PETUNJUK TUGAS >>
1. Salin bagian teks tentang perusak keistiqamahan yang dimulai dengan "Siapa yang Allah" dan berlanjut hingga "kita dari kejahilan.", tanpa mengubah satu kata pun.
2. Sambung teks tentang perusak keistiqamahan, dimulai tepat setelah kalimat terakhirnya.

TEKS BACAAN >>
-*-*-

Faktor-Faktor Yang Dapat Merusak Keistiqamahan

Bismillahirrahmanirrahim
Faktor-faktor yang bisa merusak keistiqamahan hamba sangatlah banyak. Secara umum dibagi menjadi dua yaitu faktor internal dan faktor eksternal.

Faktor Internal

1. Kejahilan, lawan dari ilmu

Ilmu adalah sumber dari segala kebaikan dan kejahilan atau kebodohan adalah sumber segala keburukan.

Kejahilan yang ada pada seorang hamba bisa menyeretnya kepada kehancuran dan akibat yang buruk. Pelakunya bisa saja terjerumus kepada dosa dan maksiat, menyimpang dari jalan Allah Subhanahu wa Ta’ala yang lurus, serta mengikuti syahwat dan syubat. Kecuali jika Allah Subhanahu wa Ta’ala memberinya petunjuk untuk kembali kepada jalan yang lurus.

Siapa yang Allah kehendaki kebaikan baginya, maka Dia akan memberinya ilmu agama yang bermanfaat serta menganugerahkan padanya pemahaman kepada agama yang benar. Sebaliknya, siapa saja yang tidak Allah kehendaki kebaikan atas dirinya maka Allah akan membiarkannya kepada kebodohan. Hanya kepada Allah Subhanahu wa Ta’ala kita memohon agar diberikan ilmu yang bermanfaat dan melindungi kita dari kejahilan.

2. Lalai, berpaling dari kebenaran, dan lengah

Kelengahan yaitu kelalaian yang muncul karena kurangnya kewaspadaan dan kesadaran, hal ini merupakan penyakit yang berbahaya jika menimpa pada seseorang. Karenanya, seorang hamba tidak akan menyibukkan dirinya pada ketaatan dan hal yang tidak bermanfaat. Siapa yang dikuasai oleh kelengahan, disibukkan dengan kelalaian, dan selalu berpaling dari kebenaran, niscaya akan berkurang imannya, serta akan melemah istiqamahnya. Bahkan bisa juga mematikan hati karena berkuasanya syahwat atas dirinya.

-*-*-

KUTIPAN BARIS >>
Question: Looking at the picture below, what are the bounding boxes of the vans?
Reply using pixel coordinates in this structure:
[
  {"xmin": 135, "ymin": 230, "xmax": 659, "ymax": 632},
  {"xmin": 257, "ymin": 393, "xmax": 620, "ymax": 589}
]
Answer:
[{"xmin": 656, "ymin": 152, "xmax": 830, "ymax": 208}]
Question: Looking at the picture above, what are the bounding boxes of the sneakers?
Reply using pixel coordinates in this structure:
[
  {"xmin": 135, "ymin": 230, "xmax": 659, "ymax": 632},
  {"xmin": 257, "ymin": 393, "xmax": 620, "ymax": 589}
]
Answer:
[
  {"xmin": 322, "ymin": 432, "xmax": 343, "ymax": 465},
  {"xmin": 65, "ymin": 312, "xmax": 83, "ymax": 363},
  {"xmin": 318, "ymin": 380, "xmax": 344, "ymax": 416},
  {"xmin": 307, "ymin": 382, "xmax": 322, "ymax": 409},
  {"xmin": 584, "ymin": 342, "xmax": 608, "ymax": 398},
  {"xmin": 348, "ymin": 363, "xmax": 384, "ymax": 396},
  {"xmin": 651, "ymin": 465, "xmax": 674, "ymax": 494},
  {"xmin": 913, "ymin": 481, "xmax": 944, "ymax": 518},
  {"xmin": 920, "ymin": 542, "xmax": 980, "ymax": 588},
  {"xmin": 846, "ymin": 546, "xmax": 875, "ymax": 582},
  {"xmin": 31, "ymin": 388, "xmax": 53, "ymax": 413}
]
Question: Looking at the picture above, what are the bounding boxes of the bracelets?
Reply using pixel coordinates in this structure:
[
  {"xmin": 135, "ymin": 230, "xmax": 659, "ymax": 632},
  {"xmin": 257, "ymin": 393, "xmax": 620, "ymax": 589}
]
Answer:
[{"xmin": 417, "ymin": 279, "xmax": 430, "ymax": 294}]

-*-*-

KUMPULAN JAWABAN >>
1.
Siapa yang Allah kehendaki kebaikan baginya, maka Dia akan memberinya ilmu agama yang bermanfaat serta menganugerahkan padanya pemahaman kepada agama yang benar. Sebaliknya, siapa saja yang tidak Allah kehendaki kebaikan atas dirinya maka Allah akan membiarkannya kepada kebodohan. Hanya kepada Allah Subhanahu wa Ta’ala kita memohon agar diberikan ilmu yang bermanfaat dan melindungi kita dari kejahilan.

2.
Kelengahan adalah sifat yang tercela dan termasuk sifat orang-orang kafir dan munafik. Allah Subhanahu wa Ta’ala telah memperigatkannya dengan keras. Allah Subhanahu wa Ta’ala berfirman,

وَلَقَدْ ذَرَأْنَا لِجَهَنَّمَ كَثِيرًا مِّنَ ٱلْجِنِّ وَٱلْإِنسِ ۖ لَهُمْ قُلُوبٌ لَّا يَفْقَهُونَ بِهَا وَلَهُمْ أَعْيُنٌ لَّا يُبْصِرُونَ بِهَا وَلَهُمْ ءَاذَانٌ لَّا يَسْمَعُونَ بِهَآ ۚ أُو۟لَٰٓئِكَ كَٱلْأَنْعَٰمِ بَلْ هُمْ أَضَلُّ ۚ أُو۟لَٰٓئِكَ هُمُ ٱلْغَٰفِلُونَ

Dan sesungguhnya Kami jadikan untuk (isi neraka Jahannam) kebanyakan dari jin dan manusia, mereka mempunyai hati, tetapi tidak dipergunakannya untuk memahami (ayat-ayat Allah) dan mereka mempunyai mata (tetapi) tidak dipergunakannya untuk melihat (tanda-tanda kekuasaan Allah), dan mereka mempunyai telinga (tetapi) tidak dipergunakannya untuk mendengar (ayat-ayat Allah). Mereka itu sebagai binatang ternak, bahkan mereka lebih sesat lagi. Mereka itulah orang-orang yang lalai.” (QS. Al-A’raf: 179)

3. Hawa Nafsu yang Selalu Mendorong Berbuat Kejahatan

Hawa nafsu adalah jiwa tercela yang Allah jadikan pada setiap manusia. Jiwa yang tercela ini bisa mendorong seseorang berbuat kejahatan dan mengajaknya pada keburukan. Ini memang tabiat dan watak dasarnya. Kecuali jiwa yang telaah mendapat taufik dari Allah. Tidaklah jiwa seseorang bisa selamat kecuali hanya dengan taufiq dari Allah Subhanahu wa Ta’ala.
Allah Ta’ala berfirman,

وَلَوْلَا فَضْلُ ٱللَّهِ عَلَيْكُمْ وَرَحْمَتُهُۥ مَا زَكَىٰ مِنكُم مِّنْ أَحَدٍ أَبَدًا

“… Kalau bukan karena karunia Allah dan rahmat-Nya padamu, niscaya tidak seorangpun diantara kamu bersih (dari perbuatan keji dan mungkar itu) selama-lamanya …. (Q.S An-Nur: 21)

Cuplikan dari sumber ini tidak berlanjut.